~oOo~

2008-12-24

Winter Break Booknotes


I'm headed off tomorrow morning to Logan Airport, for my Christmas Day flight back to Michigan. As Hanna remarked as we were hauling book-heavy her duffel bags down to the rental car last Saturday, "oh, the terrible cost of literacy!" My suitcase and carry-on will, similarly, bear an over-representation of books. A quick (and no doubt incomplete) survey of what's on the reading agenda for my winter break:

  • Monster Island, and its two sequels -- Monster Nation and Monster Planet -- by David Wellington. These are apocalyptic zombie novels about what happens to earth after human beings, infected by a mysterious virus, stop staying dead and instead come back hungry for human flesh.

  • Good Omens, co-authored by Neil Gaiman and Terry Pratchett which Hanna has warned me to read with circumspection on the airplane, since spontaneous giggling has been known to occur during reading. Giggles will be welcome after a trilogy about zombies!

  • As will Little Women and Little Men which Hanna and another friend from Simmons, Laura, have impressed upon me the need to re-read and re-evaluate since I never enjoyed them much as a child. I have promised to give them a second pass . . . perhaps with an historians eye they'll prove more enjoyable (who says scholarly analysis ruins literature?)

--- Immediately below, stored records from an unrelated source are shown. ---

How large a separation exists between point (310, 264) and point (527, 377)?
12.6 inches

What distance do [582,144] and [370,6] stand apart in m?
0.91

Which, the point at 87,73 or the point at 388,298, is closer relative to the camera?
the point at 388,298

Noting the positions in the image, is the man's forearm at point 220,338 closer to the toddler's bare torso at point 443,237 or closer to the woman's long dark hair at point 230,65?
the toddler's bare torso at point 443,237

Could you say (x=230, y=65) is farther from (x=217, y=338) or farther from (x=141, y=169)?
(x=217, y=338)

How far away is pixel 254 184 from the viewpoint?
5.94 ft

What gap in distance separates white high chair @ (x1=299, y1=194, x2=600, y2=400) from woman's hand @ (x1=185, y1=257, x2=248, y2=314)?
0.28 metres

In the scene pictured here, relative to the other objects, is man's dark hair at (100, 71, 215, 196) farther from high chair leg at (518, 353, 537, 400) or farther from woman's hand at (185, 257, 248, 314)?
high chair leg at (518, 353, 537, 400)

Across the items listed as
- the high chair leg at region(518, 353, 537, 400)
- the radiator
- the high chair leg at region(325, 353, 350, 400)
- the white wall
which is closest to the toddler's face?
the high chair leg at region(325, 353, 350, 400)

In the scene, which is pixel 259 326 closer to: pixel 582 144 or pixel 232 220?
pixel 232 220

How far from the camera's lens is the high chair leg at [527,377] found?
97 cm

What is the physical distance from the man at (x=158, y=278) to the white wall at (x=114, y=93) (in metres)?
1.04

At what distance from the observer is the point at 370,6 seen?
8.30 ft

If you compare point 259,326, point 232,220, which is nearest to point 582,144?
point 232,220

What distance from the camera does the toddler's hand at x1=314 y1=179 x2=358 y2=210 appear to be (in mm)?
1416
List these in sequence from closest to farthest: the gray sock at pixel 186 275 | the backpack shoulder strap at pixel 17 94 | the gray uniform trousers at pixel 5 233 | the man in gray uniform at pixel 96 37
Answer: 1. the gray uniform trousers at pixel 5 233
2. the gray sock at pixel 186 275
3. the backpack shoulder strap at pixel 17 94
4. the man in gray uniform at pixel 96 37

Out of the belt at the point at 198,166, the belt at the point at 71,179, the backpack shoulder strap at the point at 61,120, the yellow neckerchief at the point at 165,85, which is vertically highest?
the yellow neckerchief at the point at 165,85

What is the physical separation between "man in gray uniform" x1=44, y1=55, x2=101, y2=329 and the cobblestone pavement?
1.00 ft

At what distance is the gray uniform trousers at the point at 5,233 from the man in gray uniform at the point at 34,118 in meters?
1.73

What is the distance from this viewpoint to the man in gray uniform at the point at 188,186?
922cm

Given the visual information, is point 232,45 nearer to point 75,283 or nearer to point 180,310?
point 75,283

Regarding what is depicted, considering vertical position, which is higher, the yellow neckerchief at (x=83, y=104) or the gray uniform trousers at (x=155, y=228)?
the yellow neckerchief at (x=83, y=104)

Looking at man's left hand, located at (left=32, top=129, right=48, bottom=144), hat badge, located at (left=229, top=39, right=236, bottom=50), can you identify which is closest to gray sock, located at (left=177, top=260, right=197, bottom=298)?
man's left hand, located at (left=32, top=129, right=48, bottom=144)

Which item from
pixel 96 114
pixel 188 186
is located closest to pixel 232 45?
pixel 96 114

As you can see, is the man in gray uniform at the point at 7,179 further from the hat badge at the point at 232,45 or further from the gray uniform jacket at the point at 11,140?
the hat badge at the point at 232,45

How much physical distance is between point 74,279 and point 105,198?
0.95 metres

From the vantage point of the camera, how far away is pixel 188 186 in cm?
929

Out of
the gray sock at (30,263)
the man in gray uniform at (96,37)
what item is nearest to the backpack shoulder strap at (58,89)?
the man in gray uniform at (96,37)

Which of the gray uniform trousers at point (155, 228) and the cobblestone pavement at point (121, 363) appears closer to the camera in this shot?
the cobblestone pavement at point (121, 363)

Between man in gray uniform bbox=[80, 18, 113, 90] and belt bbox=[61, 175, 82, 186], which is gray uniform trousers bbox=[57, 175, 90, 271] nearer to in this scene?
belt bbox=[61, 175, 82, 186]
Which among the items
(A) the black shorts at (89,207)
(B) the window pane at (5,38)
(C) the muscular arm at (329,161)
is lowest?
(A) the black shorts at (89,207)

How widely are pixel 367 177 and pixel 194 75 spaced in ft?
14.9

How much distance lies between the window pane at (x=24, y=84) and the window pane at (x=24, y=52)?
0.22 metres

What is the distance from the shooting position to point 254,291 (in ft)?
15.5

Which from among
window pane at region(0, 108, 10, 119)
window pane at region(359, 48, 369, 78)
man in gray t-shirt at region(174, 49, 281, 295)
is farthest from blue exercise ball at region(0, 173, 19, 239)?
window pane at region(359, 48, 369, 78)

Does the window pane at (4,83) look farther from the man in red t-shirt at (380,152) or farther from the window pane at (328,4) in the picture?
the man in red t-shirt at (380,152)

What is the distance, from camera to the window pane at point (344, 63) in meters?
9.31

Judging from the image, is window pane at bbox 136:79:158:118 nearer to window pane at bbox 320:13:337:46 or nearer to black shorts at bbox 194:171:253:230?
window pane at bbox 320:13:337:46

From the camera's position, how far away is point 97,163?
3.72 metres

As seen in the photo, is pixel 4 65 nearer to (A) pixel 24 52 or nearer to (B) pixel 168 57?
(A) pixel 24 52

  • Perdido Street Station, by China Mieville. I bought this last summer after reading The Scar (set in the same world) but didn't have the emotional energy to tackle it during the term (Mieville's fantasy world is a dark one) . . . so I'll be trying again!

  • On the non-fiction front, I have the new feminist anthology Yes Means Yes, edited by Jaclyn Friedman and Jessica Valenti, which asks its contributors to meditate on how a world that promotes authentic sexual pleasure and agency can help combat sexual violence.

  • Likewise, feminist Linda McClain's book on the relationship between family relationships and politics, The Place Of Families, was cited in something I read recently on childhood and sexual agency (the exact reference is escaping me) and the copy I inter-loaned at the library has finally arrived -- so I'll get to indulge in my penchant for footnote wandering.

  • Finally, I practically had kittens when I was in the brookline booksmith a couple of weeks ago and saw that Nick Hornby's third collection of "Stuff I've Been Reading" columns, Shakespeare Wrote for Money, is out. I'm saving this one for the airplane, though my seat-mates may not thank me.


And what winter break would be complete without a movies as well as books? My friend Aiden and I were thinking about trying to see Milk before he left town for the holidays, but it didn't happen. I'm still hoping to catch it in the theater at some point, as well as the new Bond flick. Hanna and I are in the midst of Dr. Who (Season Four) with the second season of Torchwood in the offing as well . . . and it's been called to my attention in recent days (as somehow we got involved in a debate about the morality of Vader's death scene in Jedi) that I'm overdue for a review of the six Star Wars films. On a slightly more historical note, I have plans to show Hanna both Goodbye, Lenin! and The Lives of Others, both of which I think are interesting companion pieces to Tom Stoppard's Rock 'n Roll.

1 comment:

  1. I love Good Omens. My grandmother had me read it back when I was in high school. Delightful.